Wednesday, November 30, 2016

No Voter Fraud, No Understanding, No Leadership

  On Wednesday, we spoke about how important it is to remember that Hillary Clinton won the popular vote. This was a bad fact for Trump and thus important to highlight for keeping our movement going.  It has become very clear that this is a fact Trump hates. Hillary Clinton got more votes. Donald Trump hates this fact, and, as with all facts he hates, he has begun a systematic effort to make it not true.  This pattern began with his very first loss in the Iowa Caucuses, and he does it with all electoral defeats.  There is a potential method to this madness, in that his attacks on the voting system even in victory will potentially allow him to spin any subsequent electoral weakness as fraud and thus undermine the very pillars of democracy.  This approach might well be a systematic attack, or it could also be Trump’s psychological lashing out. Both are troubling.

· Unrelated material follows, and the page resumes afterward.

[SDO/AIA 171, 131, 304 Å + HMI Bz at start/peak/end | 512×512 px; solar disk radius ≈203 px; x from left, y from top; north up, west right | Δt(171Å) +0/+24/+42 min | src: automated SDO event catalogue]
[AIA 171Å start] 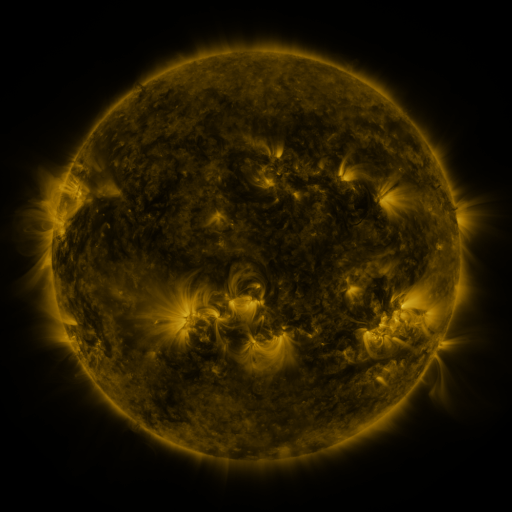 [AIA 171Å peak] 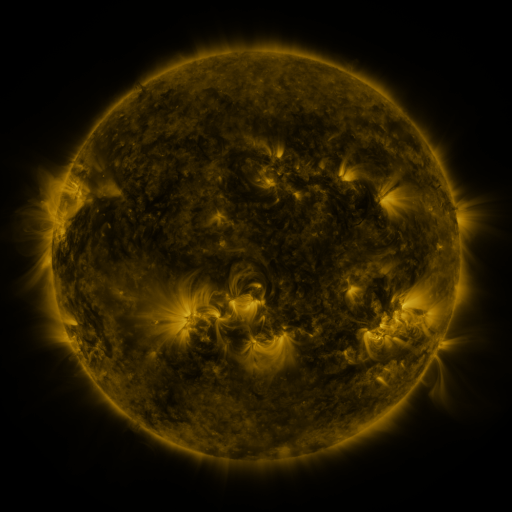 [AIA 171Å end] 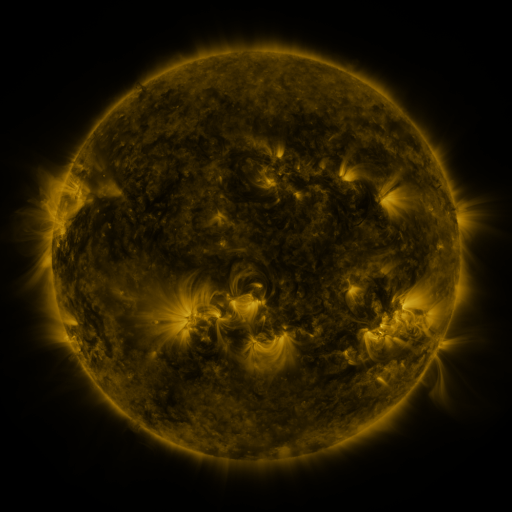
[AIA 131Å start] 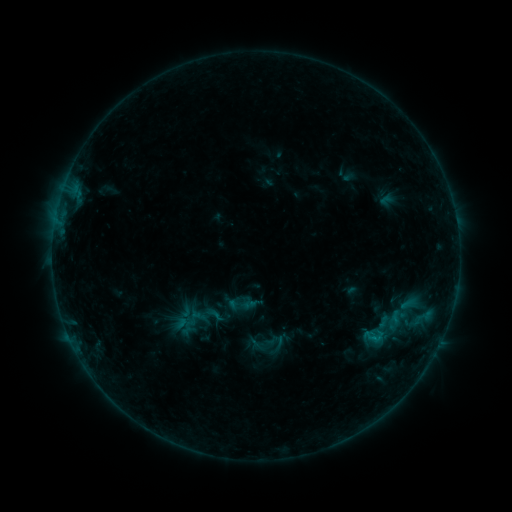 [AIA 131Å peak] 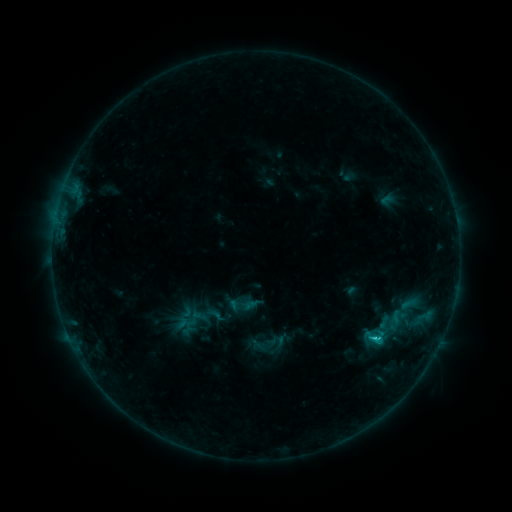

But for today we are going to focus on a slightly different arena, and one that has sweeping implications for what we face.   Trump now makes the wholly unsubstantiated accusation that there were millions of illegal votes despite his winning.  What this shows without a shadow of a doubt is that he does not have the slightest idea of how voting in America works.  In all but one state, we have voter registration. At the time of voter registration, you have a responsibility to show documentation proving who you are, and you have to swear under penalty of perjury that you are an American citizen.  The people who run elections are constantly checking and rechecking for a voter’s eligibility and as a consequence of this entire system, almost no one who is here illegally successfully casts a ballot.

This does not mean there are absolutely no unlawful voters, but there are so close to none as to render it basically a non-issue. It is disconcerting that the President-Elect does not seem to know this very basic fact about how our democracy works. Instead he wants to believe the delusions of those who suggest millions of people would commit a serious crime, in order to vote in an election, and yet that they would do so in a way which would not even guarantee the person they were voting for a victory.  This is just kind of nutty.  

While it could be the case that this is all political posturing, it is worth stressing repeatedly how important it is to understand how things work if you are going to be in charge of them.  This is not simply about voting either.  While the country clearly has problems, and critics can point to lots and lots of examples of things not working, on the whole in the United States of America things work. They can be made to work better. They can be made to include more people. They could be more efficient.  They could be more humane.   But the basic systems we have work. To lack an understanding of how they work is to be unable to govern.